I teach at a public university called Towson University, a mile over the Baltimore city line. My students come from all over the state of Maryland, as well as from New York, New Jersey, Pennsylvania, and Delaware. They are racially and ethnically diverse, but they all hail from suburban and rural communities. Why? Why are none of them from the city down the road from campus?
I wondered this in my class the other day as I began another semester teaching a course on urban education. Students take my classes to understand what “urban schools” are like. They come with all kinds of stereotypes and myths about urban schools as chaotic places where students do not care about learning and teachers do not care much about teaching. In my classes, I work to undo these stereotypes and to get them into urban schools to see the complex daily experience of teachers and students in urban schools.

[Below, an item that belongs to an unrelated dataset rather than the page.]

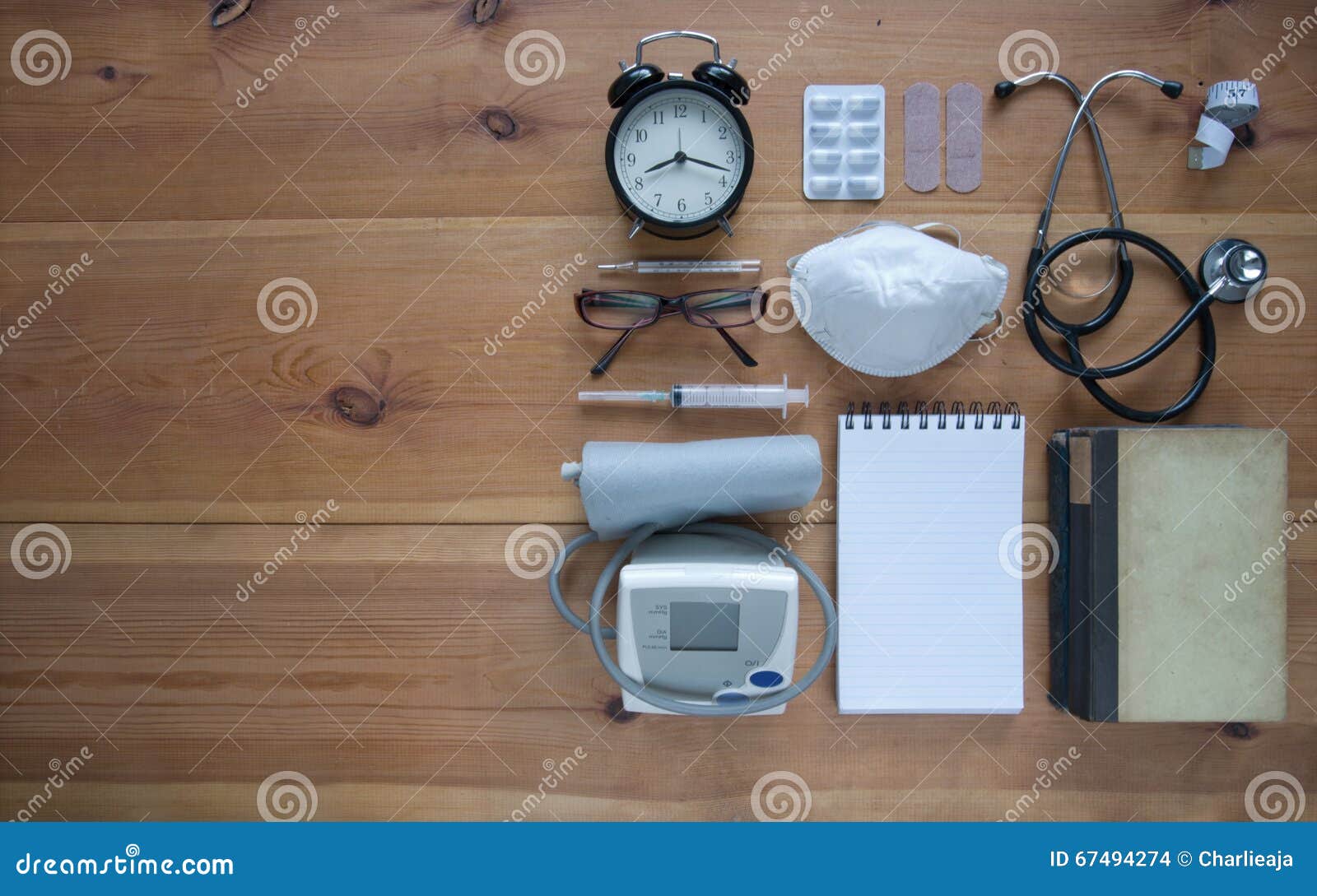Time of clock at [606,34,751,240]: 8:18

With some exceptions, of course, graduates of urban high schools, like those in Baltimore, tend not to come to Towson. Students who graduate from Baltimore’s schools, for instance, often do not have the requisite SAT scores, college prep courses, or a guidance counselor to guide them through the application process. The school system is underfunded, and has historically under-served its majority African-American population.
The price tag for a year at Towson is also another obstacle. Students need to pay over $10,000 each semester if they are an in-state resident. That’s over $20,000 per year, a price tag way too hefty for many Baltimore residents, over a quarter of whom live at or or below the poverty line.

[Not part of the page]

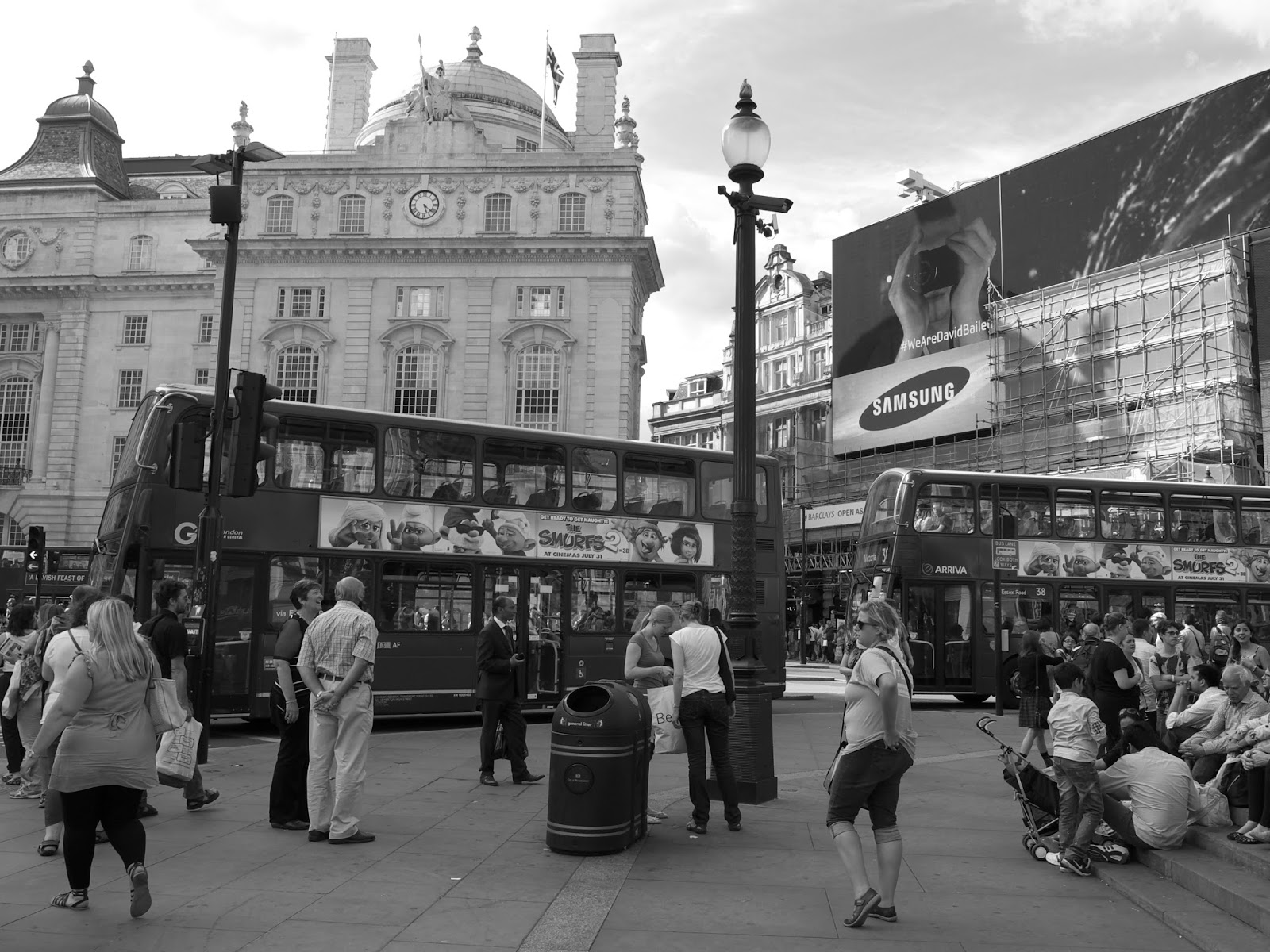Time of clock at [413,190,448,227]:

Even if all of those obstacles were not in place, it’s not like Towson’s campus has exactly had a reputation for being a welcoming place for people of color. Last year, students occupied the president’s office to demand that the administration pay attention to racism on campus and to act against it. Just five years ago, Towson had a white student union, whose leader was named an extremist by the Southern Poverty Law Center. The new president is trying to change the campus climate, but it has a long way to go before we welcome more graduates of Baltimore’s schools to campus.
While ironic, I will probably continue to teach courses on urban education to students who are unfamiliar with urban spaces on the outskirts of the city.